## TEXT PROVIDED
^^^^^^^^
This was the first area settled by Europeans from the end of the 18th century and The Duke of Marlborough in Russell is the centre of this history.
My days fly and with a I-must-come-back-and-do list, I set my GPS for Kerikeri where I stay in eco-cottages nestled in the award-winning Wharepuke Subtropical Gardens and later arrive at Cape Reinga. It’s called Te Rerenga Wairua in Maori, this is a special place, culturally and ecologically, and many visitors from around the world reduce their carbon footprint by planting a native tree there.
Back down the twin-coast highway my next stop was at a Hokianga hotel right on the waterfront and within sight of the heads that the great Polynesian explorer, Kupe, sailed through many generations ago. If the Bay of Islands is the cradle of Pakeha history, this whole area is the cradle of Maori history.
^^^^^^^^
## DATA LISTING
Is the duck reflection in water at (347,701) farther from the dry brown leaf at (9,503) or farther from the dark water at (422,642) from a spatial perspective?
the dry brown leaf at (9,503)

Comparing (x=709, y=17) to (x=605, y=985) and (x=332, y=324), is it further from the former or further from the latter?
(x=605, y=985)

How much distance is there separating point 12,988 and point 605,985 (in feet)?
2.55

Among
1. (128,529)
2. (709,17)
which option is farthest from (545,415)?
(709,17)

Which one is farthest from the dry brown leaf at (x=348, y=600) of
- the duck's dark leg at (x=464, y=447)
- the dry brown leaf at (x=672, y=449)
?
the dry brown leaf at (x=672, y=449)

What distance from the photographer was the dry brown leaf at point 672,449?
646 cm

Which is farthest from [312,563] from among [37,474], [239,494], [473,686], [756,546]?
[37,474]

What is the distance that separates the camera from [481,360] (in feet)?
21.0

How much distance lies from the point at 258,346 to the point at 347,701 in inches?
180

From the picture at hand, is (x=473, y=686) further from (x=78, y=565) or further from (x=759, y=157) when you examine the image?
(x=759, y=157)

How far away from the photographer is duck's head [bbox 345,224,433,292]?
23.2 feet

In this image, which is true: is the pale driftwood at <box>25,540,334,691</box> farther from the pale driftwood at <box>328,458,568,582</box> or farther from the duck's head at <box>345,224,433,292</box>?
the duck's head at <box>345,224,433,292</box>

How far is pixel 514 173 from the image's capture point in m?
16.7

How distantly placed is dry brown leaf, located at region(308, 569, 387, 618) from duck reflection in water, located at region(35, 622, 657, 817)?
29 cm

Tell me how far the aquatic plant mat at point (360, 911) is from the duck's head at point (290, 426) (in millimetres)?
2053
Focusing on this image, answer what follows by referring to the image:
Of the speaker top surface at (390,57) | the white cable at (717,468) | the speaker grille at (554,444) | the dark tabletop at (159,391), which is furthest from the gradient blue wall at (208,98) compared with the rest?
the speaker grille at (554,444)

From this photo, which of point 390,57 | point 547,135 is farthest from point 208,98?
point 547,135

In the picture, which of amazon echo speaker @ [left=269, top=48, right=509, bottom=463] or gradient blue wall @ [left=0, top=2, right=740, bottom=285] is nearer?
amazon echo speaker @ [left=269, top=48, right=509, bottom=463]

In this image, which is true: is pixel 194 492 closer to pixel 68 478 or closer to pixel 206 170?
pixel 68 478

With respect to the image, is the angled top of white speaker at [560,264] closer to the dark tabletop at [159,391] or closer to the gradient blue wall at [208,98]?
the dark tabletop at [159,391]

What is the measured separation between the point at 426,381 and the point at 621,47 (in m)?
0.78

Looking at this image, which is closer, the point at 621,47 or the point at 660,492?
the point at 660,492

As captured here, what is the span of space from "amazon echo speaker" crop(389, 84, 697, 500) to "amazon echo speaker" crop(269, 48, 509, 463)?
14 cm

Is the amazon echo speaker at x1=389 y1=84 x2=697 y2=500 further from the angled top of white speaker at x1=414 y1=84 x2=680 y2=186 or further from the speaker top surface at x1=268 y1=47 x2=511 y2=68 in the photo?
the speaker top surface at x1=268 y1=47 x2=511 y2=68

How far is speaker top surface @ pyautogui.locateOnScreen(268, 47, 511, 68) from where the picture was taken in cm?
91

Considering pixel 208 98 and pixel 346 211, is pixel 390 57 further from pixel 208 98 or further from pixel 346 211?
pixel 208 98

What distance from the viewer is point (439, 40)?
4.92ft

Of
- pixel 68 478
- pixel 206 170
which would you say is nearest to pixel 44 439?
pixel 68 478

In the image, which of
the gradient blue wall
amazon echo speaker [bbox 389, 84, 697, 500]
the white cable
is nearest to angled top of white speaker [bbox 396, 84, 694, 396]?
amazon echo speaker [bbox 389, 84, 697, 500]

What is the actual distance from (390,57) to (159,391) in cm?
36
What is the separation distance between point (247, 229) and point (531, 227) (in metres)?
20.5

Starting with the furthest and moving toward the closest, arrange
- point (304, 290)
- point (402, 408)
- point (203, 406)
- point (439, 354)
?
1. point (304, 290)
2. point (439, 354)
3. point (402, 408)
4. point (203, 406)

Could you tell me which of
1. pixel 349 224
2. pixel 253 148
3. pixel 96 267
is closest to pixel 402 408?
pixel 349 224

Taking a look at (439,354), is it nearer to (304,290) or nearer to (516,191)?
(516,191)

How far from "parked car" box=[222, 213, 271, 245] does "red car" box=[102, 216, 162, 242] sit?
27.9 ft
^^^^^^^^
Reproduce the text about Russell, Cape Reinga and the Hokianga word for word, in full. The entries have no connection to the text.

This was the first area settled by Europeans from the end of the 18th century and The Duke of Marlborough in Russell is the centre of this history.
My days fly and with a I-must-come-back-and-do list, I set my GPS for Kerikeri where I stay in eco-cottages nestled in the award-winning Wharepuke Subtropical Gardens and later arrive at Cape Reinga. It’s called Te Rerenga Wairua in Maori, this is a special place, culturally and ecologically, and many visitors from around the world reduce their carbon footprint by planting a native tree there.
Back down the twin-coast highway my next stop was at a Hokianga hotel right on the waterfront and within sight of the heads that the great Polynesian explorer, Kupe, sailed through many generations ago. If the Bay of Islands is the cradle of Pakeha history, this whole area is the cradle of Maori history.